The process of adding and subtracting floating point is more complex than the process of fixed point. The process of completing a floating point addition or subtraction operation is roughly divided into four steps.

(1) Checking of the 0 operand.
        If one of the two floating-point numbers to be added or subtracted is 0, the result of the operation is known without the need to perform some sequential operations. 

(2) Comparing the magnitude of the ordinal (exponent bits) and completing the pair order.
    To add or subtract two floating-point numbers, we must first see whether the exponent bits of the two numbers are the same, i.e., whether the decimal point positions are aligned. If the two numbers have the same exponent, it means the decimal points are aligned, and the addition and subtraction of the last number can be performed. On the contrary, if the two numbers have different ordinates, it means that the decimal points are not aligned, so we must make the ordinates of the two numbers the same, and this process is called pairing.

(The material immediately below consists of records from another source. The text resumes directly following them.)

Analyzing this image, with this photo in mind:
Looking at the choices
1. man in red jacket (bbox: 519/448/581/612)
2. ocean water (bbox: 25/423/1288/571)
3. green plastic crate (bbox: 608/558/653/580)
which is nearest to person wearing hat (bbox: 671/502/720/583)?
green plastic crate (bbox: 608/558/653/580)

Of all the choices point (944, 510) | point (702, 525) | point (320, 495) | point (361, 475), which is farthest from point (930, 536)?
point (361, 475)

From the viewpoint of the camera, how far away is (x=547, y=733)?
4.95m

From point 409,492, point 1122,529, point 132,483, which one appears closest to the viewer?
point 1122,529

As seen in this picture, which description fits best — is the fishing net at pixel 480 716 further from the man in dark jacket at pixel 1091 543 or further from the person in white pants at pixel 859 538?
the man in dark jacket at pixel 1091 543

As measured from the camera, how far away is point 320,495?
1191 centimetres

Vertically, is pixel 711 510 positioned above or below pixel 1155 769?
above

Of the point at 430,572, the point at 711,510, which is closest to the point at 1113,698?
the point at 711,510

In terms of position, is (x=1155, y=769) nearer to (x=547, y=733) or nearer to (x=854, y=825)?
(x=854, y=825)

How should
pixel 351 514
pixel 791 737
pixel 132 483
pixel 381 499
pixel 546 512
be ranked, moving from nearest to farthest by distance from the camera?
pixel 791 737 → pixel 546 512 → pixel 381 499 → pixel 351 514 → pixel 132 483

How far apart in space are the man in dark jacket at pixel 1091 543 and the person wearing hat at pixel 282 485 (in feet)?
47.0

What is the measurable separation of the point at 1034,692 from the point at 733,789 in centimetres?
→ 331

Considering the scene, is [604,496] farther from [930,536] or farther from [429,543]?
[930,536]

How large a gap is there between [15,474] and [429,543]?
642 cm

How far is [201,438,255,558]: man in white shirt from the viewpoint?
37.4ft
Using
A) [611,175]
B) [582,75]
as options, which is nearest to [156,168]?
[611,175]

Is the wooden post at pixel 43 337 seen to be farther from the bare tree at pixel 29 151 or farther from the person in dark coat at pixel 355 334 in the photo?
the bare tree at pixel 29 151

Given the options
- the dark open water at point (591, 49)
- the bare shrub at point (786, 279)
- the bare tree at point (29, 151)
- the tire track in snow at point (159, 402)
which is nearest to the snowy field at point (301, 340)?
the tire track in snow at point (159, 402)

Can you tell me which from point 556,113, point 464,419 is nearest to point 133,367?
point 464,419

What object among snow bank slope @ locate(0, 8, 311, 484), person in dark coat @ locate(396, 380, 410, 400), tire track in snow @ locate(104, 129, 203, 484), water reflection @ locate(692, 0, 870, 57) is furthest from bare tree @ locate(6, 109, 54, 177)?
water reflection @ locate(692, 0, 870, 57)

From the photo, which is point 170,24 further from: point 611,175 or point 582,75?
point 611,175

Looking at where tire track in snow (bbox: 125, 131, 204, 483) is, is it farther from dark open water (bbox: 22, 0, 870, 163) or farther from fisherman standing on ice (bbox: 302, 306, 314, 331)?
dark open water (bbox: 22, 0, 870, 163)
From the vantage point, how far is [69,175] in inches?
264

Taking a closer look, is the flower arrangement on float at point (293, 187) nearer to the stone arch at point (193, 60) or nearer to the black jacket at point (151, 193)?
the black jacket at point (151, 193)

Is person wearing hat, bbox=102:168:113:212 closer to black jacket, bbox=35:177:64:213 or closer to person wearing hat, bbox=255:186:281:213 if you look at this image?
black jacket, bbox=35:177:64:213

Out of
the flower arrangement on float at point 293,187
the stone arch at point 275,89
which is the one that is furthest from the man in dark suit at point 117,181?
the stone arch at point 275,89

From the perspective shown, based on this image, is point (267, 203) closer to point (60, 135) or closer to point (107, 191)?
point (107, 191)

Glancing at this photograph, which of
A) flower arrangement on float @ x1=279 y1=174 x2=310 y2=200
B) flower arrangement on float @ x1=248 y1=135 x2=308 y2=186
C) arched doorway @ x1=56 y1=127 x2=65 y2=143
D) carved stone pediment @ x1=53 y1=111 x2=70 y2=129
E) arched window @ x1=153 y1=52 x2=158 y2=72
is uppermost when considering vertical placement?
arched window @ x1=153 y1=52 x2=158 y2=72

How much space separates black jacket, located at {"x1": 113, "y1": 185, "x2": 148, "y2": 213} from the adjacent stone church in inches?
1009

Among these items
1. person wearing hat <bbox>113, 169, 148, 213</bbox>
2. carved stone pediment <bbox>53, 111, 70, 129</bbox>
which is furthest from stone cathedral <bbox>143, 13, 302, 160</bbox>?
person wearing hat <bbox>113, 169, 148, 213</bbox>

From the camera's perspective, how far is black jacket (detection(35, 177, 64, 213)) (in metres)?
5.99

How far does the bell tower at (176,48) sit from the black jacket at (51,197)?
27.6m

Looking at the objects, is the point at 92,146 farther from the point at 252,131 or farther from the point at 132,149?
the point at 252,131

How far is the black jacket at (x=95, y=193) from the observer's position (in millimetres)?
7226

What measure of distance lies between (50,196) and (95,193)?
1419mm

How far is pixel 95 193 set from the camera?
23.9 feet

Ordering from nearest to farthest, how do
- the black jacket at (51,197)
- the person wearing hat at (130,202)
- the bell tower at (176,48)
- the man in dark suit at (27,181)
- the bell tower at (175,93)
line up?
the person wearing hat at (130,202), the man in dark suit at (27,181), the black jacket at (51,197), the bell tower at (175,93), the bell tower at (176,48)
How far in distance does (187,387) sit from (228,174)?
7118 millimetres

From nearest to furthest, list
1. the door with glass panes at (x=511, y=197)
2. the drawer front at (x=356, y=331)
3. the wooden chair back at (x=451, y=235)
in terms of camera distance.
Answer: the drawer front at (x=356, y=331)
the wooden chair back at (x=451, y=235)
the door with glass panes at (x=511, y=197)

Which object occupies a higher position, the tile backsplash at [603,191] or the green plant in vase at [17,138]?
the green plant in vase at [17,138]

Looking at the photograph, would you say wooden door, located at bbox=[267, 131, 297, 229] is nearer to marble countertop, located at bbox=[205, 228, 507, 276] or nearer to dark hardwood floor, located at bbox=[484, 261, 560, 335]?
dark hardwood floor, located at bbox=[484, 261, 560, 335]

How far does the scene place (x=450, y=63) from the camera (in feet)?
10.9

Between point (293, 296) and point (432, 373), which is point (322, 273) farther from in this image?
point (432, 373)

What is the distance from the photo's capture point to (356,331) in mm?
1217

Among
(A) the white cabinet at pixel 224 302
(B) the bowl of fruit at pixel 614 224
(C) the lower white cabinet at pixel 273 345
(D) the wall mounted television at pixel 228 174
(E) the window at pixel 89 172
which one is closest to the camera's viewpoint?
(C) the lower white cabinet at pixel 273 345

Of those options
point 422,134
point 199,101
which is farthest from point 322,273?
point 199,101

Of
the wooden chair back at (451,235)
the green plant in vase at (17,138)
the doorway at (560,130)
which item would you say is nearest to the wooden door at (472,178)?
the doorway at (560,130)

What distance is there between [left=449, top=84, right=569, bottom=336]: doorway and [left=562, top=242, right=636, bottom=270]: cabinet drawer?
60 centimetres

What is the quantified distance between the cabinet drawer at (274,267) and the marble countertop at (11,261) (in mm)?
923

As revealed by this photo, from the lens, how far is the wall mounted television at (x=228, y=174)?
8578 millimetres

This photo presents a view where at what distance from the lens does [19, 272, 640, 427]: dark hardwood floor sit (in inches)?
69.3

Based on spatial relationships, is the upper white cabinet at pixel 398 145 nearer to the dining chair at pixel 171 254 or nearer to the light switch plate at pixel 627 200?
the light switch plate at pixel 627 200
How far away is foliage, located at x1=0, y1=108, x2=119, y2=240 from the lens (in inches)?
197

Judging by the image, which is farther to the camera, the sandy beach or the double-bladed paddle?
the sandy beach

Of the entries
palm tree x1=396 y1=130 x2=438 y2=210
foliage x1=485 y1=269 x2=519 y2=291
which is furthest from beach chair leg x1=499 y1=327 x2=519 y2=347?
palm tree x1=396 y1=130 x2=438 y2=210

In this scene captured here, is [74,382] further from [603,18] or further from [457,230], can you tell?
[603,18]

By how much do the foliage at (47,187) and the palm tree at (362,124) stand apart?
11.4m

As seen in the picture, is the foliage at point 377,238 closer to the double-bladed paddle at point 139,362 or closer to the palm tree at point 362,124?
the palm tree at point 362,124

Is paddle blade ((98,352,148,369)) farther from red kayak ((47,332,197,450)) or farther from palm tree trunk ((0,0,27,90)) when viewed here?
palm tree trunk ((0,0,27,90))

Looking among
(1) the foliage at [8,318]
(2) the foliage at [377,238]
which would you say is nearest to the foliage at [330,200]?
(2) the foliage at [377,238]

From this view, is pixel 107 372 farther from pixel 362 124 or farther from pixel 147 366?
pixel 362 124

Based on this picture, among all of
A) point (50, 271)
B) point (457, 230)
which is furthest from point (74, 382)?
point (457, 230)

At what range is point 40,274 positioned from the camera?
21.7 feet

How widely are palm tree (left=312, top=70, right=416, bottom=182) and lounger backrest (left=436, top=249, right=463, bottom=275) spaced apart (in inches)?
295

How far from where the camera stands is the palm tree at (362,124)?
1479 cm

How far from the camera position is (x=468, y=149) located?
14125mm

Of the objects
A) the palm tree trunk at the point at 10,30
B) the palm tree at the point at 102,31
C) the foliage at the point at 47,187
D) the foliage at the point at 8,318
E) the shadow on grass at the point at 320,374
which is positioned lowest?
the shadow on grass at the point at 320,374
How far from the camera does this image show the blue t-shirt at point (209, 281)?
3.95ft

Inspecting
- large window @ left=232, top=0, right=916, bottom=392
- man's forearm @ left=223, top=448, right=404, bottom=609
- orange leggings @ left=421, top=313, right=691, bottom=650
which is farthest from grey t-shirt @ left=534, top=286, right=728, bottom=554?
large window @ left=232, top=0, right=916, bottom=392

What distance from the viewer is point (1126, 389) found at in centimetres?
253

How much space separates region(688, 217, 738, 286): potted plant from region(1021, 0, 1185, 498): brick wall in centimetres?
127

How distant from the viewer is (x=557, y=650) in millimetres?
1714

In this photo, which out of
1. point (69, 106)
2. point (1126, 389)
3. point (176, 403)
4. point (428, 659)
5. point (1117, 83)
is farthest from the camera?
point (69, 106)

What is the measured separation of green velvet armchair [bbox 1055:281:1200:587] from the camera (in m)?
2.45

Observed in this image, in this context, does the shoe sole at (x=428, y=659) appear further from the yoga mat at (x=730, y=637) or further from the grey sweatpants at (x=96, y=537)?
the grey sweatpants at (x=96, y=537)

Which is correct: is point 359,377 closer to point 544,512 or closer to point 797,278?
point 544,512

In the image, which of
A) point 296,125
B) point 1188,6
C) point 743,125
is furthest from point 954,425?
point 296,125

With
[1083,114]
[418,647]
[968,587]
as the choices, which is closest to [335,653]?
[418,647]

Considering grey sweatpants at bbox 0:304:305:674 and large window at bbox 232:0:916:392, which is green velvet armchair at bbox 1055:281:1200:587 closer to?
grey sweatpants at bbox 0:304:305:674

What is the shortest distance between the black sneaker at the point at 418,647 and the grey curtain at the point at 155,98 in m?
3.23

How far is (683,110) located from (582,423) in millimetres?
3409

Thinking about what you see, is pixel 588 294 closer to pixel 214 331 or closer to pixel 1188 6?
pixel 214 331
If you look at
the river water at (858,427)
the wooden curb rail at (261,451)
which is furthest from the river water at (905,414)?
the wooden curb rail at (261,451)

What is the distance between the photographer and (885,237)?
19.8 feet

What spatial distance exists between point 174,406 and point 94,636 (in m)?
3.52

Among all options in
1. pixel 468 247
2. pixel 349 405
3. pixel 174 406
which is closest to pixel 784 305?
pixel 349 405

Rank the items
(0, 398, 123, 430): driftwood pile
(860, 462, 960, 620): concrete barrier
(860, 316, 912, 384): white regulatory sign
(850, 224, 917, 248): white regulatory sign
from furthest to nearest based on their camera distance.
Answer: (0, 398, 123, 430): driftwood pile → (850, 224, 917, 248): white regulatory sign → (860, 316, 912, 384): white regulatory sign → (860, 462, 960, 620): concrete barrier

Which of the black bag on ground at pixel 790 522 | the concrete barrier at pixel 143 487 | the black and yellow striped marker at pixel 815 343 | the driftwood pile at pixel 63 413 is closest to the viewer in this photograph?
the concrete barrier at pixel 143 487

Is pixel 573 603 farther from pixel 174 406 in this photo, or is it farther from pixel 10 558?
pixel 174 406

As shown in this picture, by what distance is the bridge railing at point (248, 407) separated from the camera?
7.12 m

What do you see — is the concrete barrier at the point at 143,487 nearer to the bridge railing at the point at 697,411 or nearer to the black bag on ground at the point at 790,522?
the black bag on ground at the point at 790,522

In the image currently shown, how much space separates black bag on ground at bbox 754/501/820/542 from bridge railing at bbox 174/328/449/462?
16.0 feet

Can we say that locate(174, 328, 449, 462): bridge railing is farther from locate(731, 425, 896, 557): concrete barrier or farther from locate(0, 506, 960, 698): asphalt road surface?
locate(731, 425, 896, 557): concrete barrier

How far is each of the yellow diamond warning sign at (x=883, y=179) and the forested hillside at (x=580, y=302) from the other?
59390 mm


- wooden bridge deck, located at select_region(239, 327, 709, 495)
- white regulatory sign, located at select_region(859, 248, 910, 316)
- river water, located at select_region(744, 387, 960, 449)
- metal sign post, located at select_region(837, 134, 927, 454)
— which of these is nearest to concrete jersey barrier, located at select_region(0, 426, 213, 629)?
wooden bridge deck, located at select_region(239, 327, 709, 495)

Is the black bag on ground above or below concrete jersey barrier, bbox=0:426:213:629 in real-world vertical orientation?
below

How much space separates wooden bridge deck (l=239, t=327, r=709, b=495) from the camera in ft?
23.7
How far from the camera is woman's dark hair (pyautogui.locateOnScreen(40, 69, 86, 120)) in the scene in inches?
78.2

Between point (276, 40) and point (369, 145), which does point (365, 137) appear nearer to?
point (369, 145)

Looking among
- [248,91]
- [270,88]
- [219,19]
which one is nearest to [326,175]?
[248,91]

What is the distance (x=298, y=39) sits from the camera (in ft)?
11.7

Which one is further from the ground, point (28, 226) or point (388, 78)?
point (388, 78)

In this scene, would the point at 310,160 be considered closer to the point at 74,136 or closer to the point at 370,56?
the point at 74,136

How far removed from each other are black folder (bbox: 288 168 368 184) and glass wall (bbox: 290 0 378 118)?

    How to pair order (assuming two floating point numbers with exponent bits Ex and Ey ).
    By shifting the mantissa to change Ex or Ey so that they are equal. Since floating point numbers are mostly speciated, shifting the trailing left number will cause the loss of the highest significant bit, resulting in a large error; while shifting the trailing right number will cause the loss of the lowest significant bit, but the error caused is smaller, therefore, the pairwise order operation requires that the trailing right number be shifted, and after the trailing right number is shifted, the order code is increased accordingly, while its value remains unchanged. Obviously, if one of the increased ordinals is equal to the other, the increased ordinal must be a small one. Therefore, in the order pairing, always make the small order to the large order, that is, the end of the small order shift to the right (equivalent to the decimal point left shift), each right shift one, its order code plus 1, until the two numbers of the order code equal, the number of right shift is equal to the order difference △ E. 

(3) The mantissa (valid digits) is added or subtracted.

(4) The result is normalized and rounded.